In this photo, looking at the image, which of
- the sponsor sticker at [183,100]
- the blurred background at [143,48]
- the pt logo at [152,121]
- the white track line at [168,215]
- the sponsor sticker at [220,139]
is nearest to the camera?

____________________

[Request]
Transcribe each entry exactly.

[Output for this exercise]
In this photo, looking at the image, which of
- the sponsor sticker at [183,100]
- the blurred background at [143,48]
- the pt logo at [152,121]
- the white track line at [168,215]
- the sponsor sticker at [220,139]
is nearest to the camera?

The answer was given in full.